We are all familiar with tequila’s popularity. And there’s been a lot of ink spilled recently about the craze for mezcal currently sweeping America, and although on a certain level it’s probably legitimate, I come to the last word of each related article more convinced that whoever is producing said mescal hired a really great publicity firm and that’s the only real truth about the spirit that the New Yorker recently called, “…at its heart, homemade hooch.” The most important thing to remember when reading about the sudden regard for mezcal is that tequila is a type of it.
Pulque, on the other hand, remains one of those increasingly rare cultural objects that hasn’t been exported, marketed around the globe, acquired by an enormous corporate entity. (It’s not completely for lack of effort. Pulque is highly perishable, which makes export difficult. There is one brand that produces a canned version, but the consensus holds that it’s not quite the same. It’s also really, really hard to find.)

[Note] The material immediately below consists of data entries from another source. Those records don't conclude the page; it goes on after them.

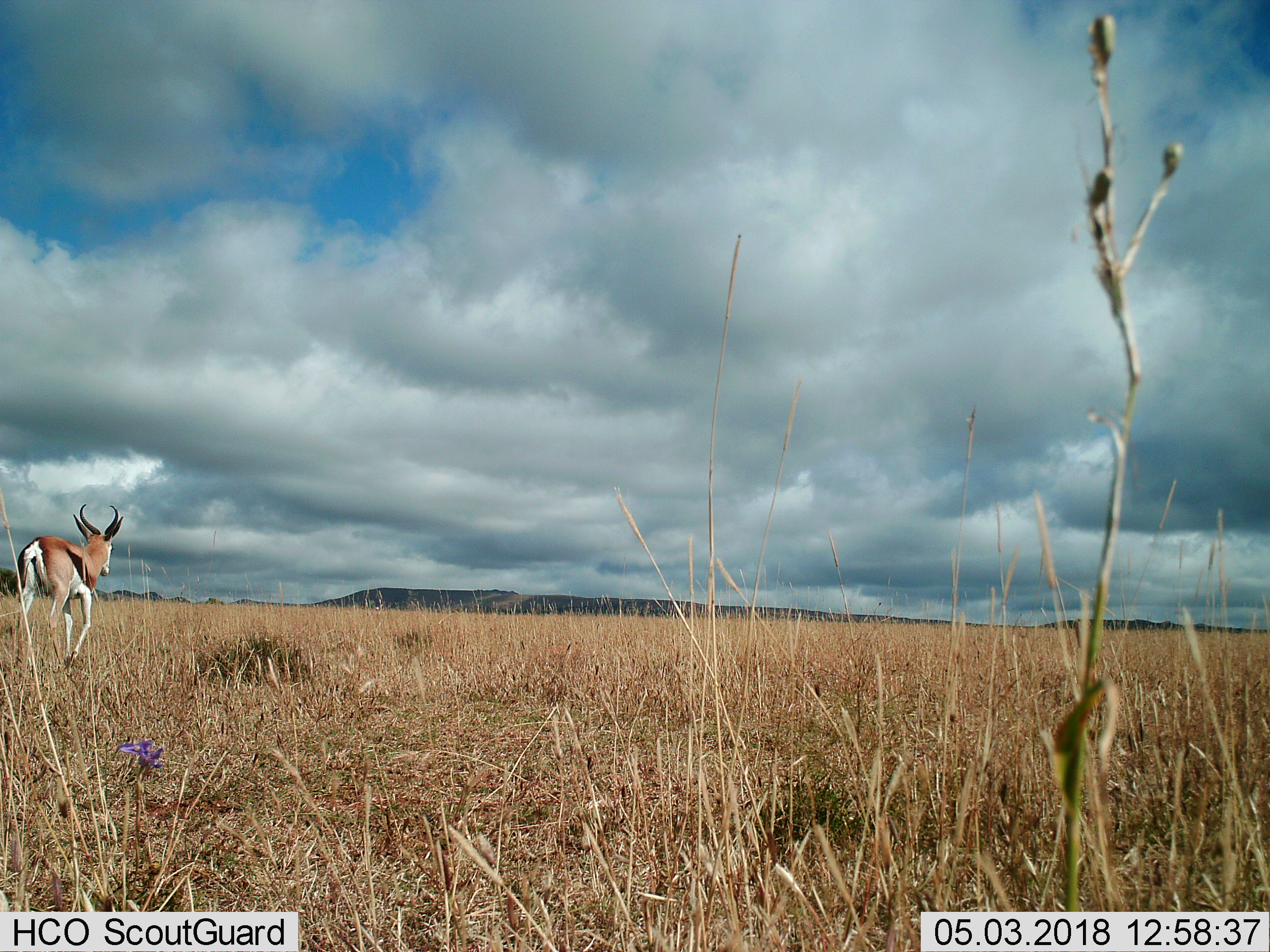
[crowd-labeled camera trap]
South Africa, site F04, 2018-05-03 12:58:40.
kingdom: Animalia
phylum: Chordata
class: Mammalia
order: Artiodactyla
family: Bovidae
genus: Antidorcas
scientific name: Antidorcas marsupialis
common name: springbok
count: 1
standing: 22%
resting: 0%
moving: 100%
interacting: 0%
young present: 0%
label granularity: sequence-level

At the suggestion of our hotel’s concierge, my boyfriend and I landed at Pulqueria Insurgentes in La Roma neighborhood. The concierge had advised us that some pulquerias lie on the outskirts of the city and can be dangerous. How true that is I don’t know; La Roma is Mexico City’s “it” area, where all the hippest things are currently happening. The pulqueria itself was borderline dive-y, but deliberately so. It didn’t seem like the kind of place that would have a bouncer out front, much less one who’d subject you to a pat down before allowing you in, but there it was. We grabbed a table and succeeded in speaking mostly Spanish in our exchange with the waitress. The crowd seemed like a solid mix of locals and English speakers.

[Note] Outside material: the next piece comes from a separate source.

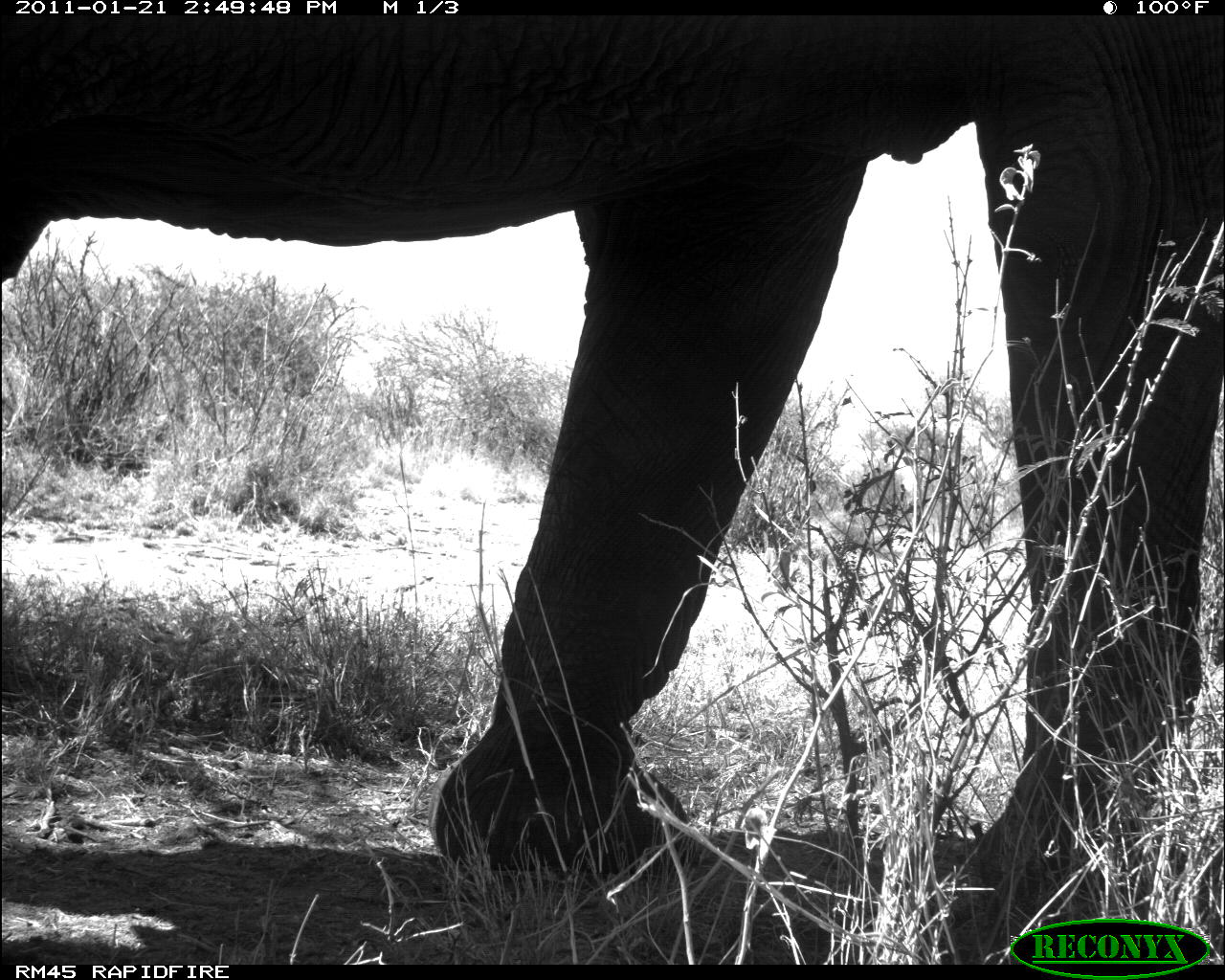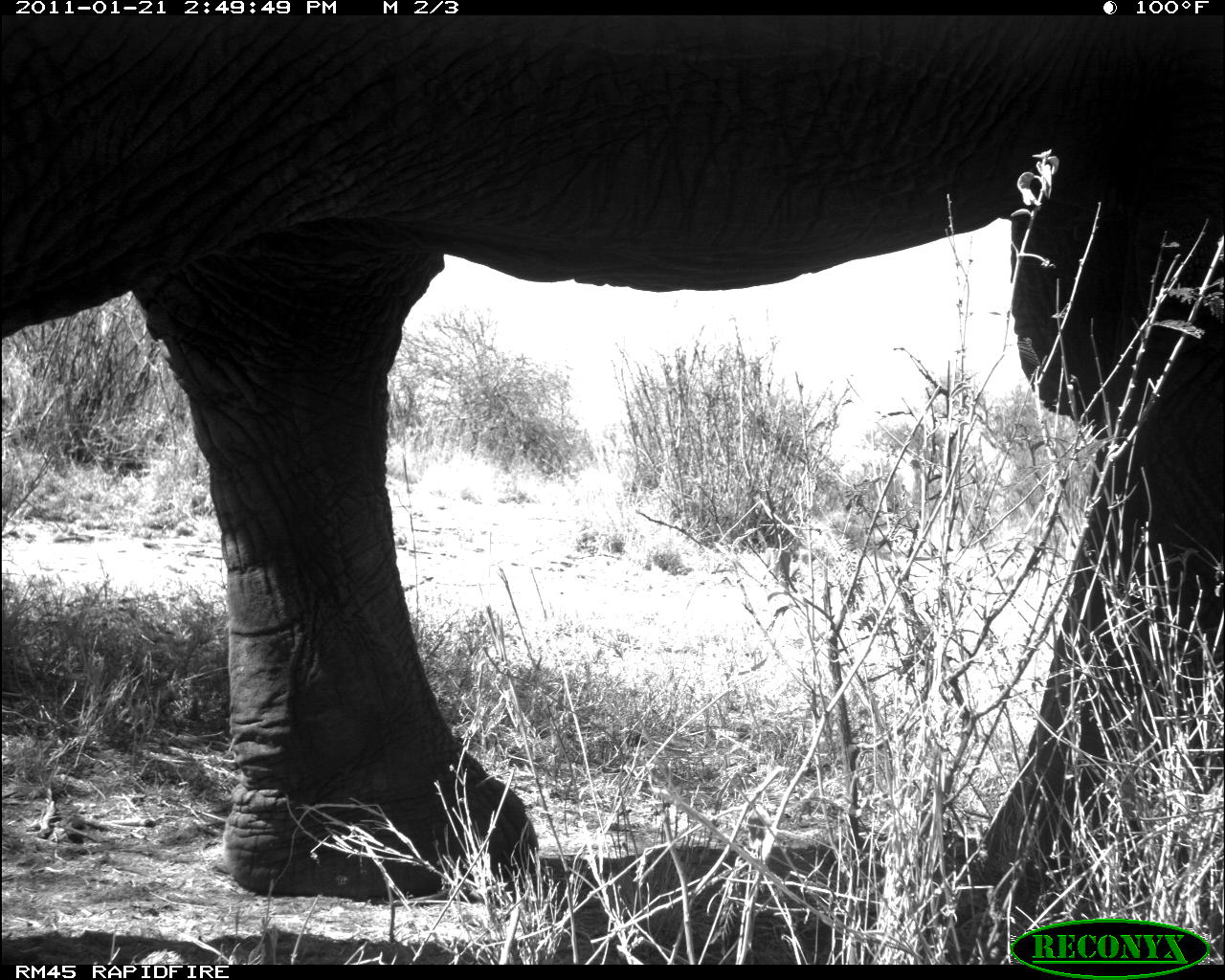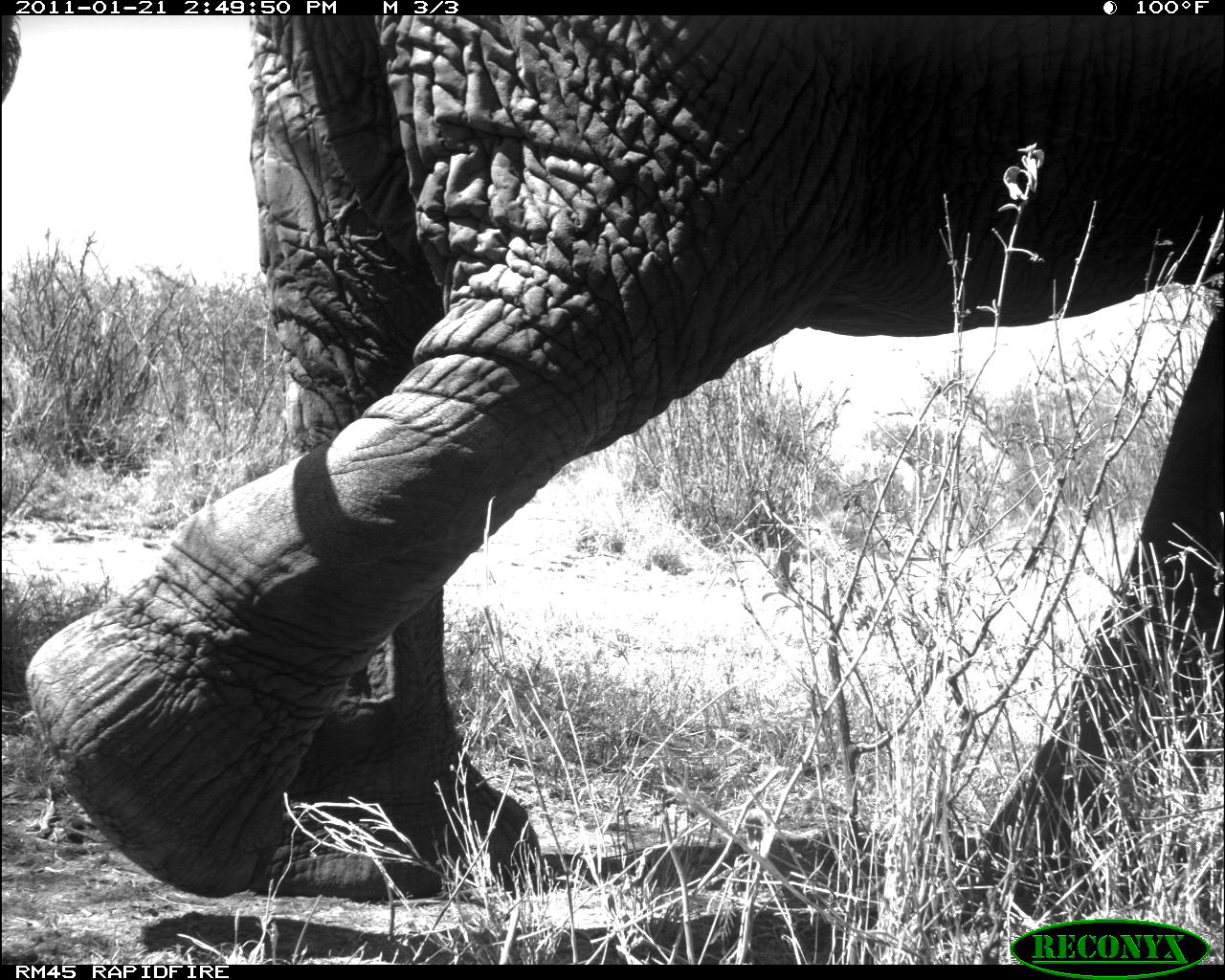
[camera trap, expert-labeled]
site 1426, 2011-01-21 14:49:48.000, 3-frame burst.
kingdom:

Pulque often gets compared to beer not because it tastes remotely like it but because it has a similar alcohol content and is served in the same glass mugs. Its taste is in fact hard to describe, thanks to it’s being so unrelated to anything else I’ve ever tasted. If you order a pure one, it’s white, sort of milky looking but more cloudy than that, like someone just dissolved a pill in a glass of seltzer. Pulquerias also serve flavored versions which some people find more palatable. We ordered two plain mugs and, once they’d been set in front of us, regarded them with a variation on distrust. I took a sip first and immediately recorded the reaction in a note on my phone: Yeasty. Sort of like cider. Aftertaste-y. With a few months between that initial reaction and now, the cider association seems the least accurate in retrospect. It was certainly yeasty, and sort of resembled the runoff from the making of something else, yogurt or something like yogurt. It’s really not unlike kombucha. My boyfriend didn’t love it, and soon switched to beer. I wasn’t into the flavored pulques. As for the pure version, I wasn’t sure if I liked it or not, but then I kept sipping it and then I did like it, definitively. Just like when I first tried kombucha.